| Short task |
Lay out all of the lines below as a Markdown table with the columns "Row" and "Line", numbering each row and omitting blank lines and pictures.

◆ ◆ ◆

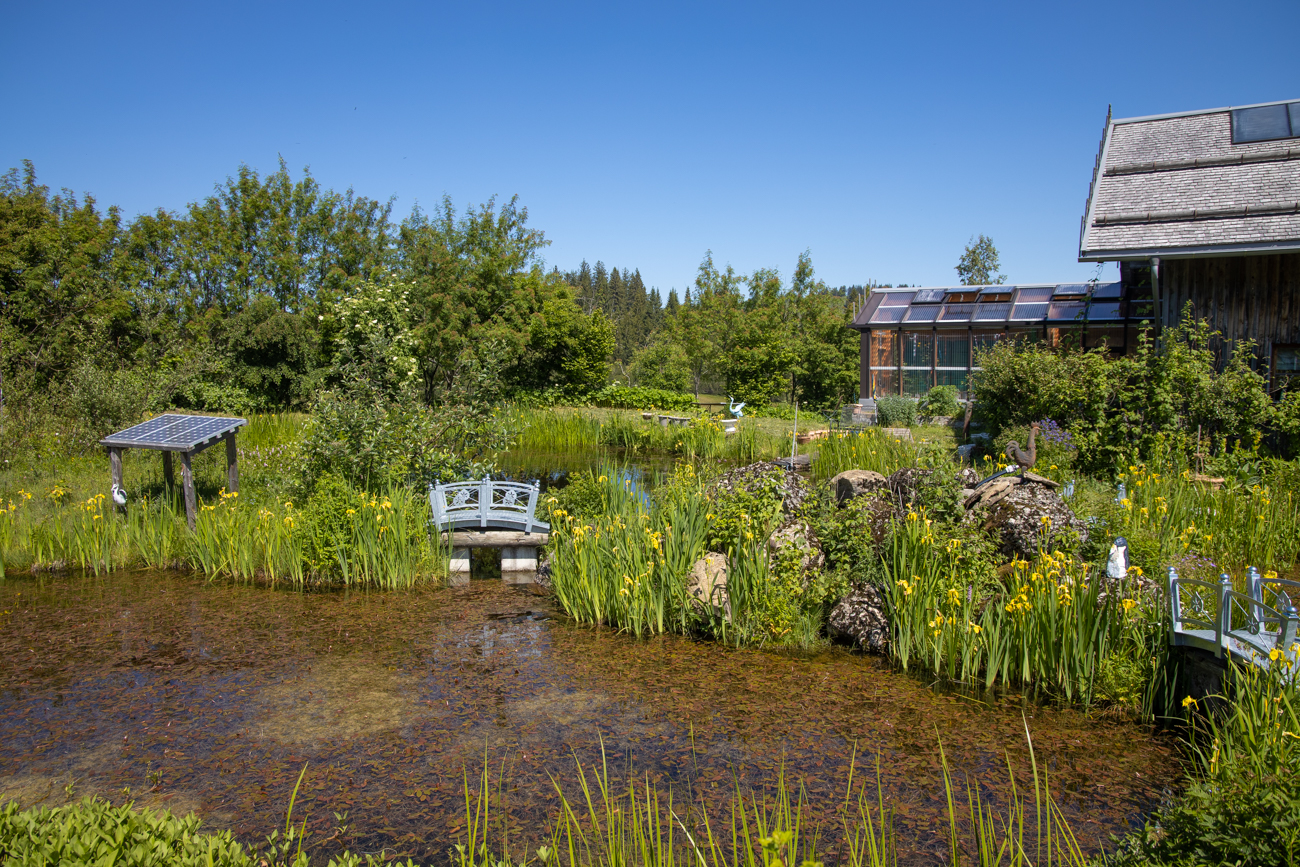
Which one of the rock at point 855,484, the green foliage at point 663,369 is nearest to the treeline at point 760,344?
the green foliage at point 663,369

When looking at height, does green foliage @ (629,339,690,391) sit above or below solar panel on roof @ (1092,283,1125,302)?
below

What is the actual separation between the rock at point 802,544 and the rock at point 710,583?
42cm

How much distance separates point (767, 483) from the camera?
680 centimetres

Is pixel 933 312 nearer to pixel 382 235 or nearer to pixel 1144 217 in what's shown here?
pixel 1144 217

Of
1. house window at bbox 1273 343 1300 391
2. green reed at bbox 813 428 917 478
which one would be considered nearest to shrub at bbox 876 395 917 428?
green reed at bbox 813 428 917 478

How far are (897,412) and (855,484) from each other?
10416 mm

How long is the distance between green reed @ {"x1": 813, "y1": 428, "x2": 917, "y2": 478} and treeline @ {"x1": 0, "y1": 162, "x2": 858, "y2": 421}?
280 inches

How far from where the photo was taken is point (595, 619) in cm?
661

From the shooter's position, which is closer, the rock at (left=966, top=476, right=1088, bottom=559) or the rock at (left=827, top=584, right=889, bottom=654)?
the rock at (left=827, top=584, right=889, bottom=654)

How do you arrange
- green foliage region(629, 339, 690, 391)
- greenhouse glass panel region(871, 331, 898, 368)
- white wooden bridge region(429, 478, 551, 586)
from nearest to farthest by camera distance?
white wooden bridge region(429, 478, 551, 586), greenhouse glass panel region(871, 331, 898, 368), green foliage region(629, 339, 690, 391)

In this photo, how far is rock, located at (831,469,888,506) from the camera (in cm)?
756

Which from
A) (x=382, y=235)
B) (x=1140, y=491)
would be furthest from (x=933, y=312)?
(x=382, y=235)

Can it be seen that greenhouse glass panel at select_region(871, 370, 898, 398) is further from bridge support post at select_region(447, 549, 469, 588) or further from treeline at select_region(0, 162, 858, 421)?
bridge support post at select_region(447, 549, 469, 588)

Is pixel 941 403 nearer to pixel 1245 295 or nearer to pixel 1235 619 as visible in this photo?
pixel 1245 295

◆ ◆ ◆

| Final result |
| Row | Line |
|---|---|
| 1 | Which one of the rock at point 855,484, the green foliage at point 663,369 is nearest to the treeline at point 760,344? |
| 2 | the green foliage at point 663,369 |
| 3 | When looking at height, does green foliage @ (629,339,690,391) sit above or below solar panel on roof @ (1092,283,1125,302)? |
| 4 | below |
| 5 | What is the actual separation between the rock at point 802,544 and the rock at point 710,583? |
| 6 | 42cm |
| 7 | How much distance separates point (767, 483) from the camera? |
| 8 | 680 centimetres |
| 9 | Is pixel 933 312 nearer to pixel 382 235 or nearer to pixel 1144 217 in what's shown here? |
| 10 | pixel 1144 217 |
| 11 | Of |
| 12 | 1. house window at bbox 1273 343 1300 391 |
| 13 | 2. green reed at bbox 813 428 917 478 |
| 14 | which one would be considered nearest to shrub at bbox 876 395 917 428? |
| 15 | green reed at bbox 813 428 917 478 |
| 16 | How far are (897,412) and (855,484) from each other? |
| 17 | 10416 mm |
| 18 | How long is the distance between green reed @ {"x1": 813, "y1": 428, "x2": 917, "y2": 478} and treeline @ {"x1": 0, "y1": 162, "x2": 858, "y2": 421}? |
| 19 | 280 inches |
| 20 | How far from where the photo was taken is point (595, 619) in cm? |
| 21 | 661 |
| 22 | From the shooter's position, which is closer, the rock at (left=966, top=476, right=1088, bottom=559) or the rock at (left=827, top=584, right=889, bottom=654)? |
| 23 | the rock at (left=827, top=584, right=889, bottom=654) |
| 24 | How do you arrange |
| 25 | - green foliage region(629, 339, 690, 391) |
| 26 | - greenhouse glass panel region(871, 331, 898, 368) |
| 27 | - white wooden bridge region(429, 478, 551, 586) |
| 28 | from nearest to farthest by camera distance? |
| 29 | white wooden bridge region(429, 478, 551, 586), greenhouse glass panel region(871, 331, 898, 368), green foliage region(629, 339, 690, 391) |
| 30 | In this photo, how far is rock, located at (831,469,888,506) from the camera (in cm)? |
| 31 | 756 |
| 32 | Which from |
| 33 | A) (x=382, y=235) |
| 34 | B) (x=1140, y=491) |
| 35 | would be furthest from (x=933, y=312)? |
| 36 | (x=382, y=235) |
| 37 | Can it be seen that greenhouse glass panel at select_region(871, 370, 898, 398) is further from bridge support post at select_region(447, 549, 469, 588) or further from treeline at select_region(0, 162, 858, 421)? |
| 38 | bridge support post at select_region(447, 549, 469, 588) |
| 39 | Is pixel 941 403 nearer to pixel 1245 295 or nearer to pixel 1235 619 as visible in this photo? |
| 40 | pixel 1245 295 |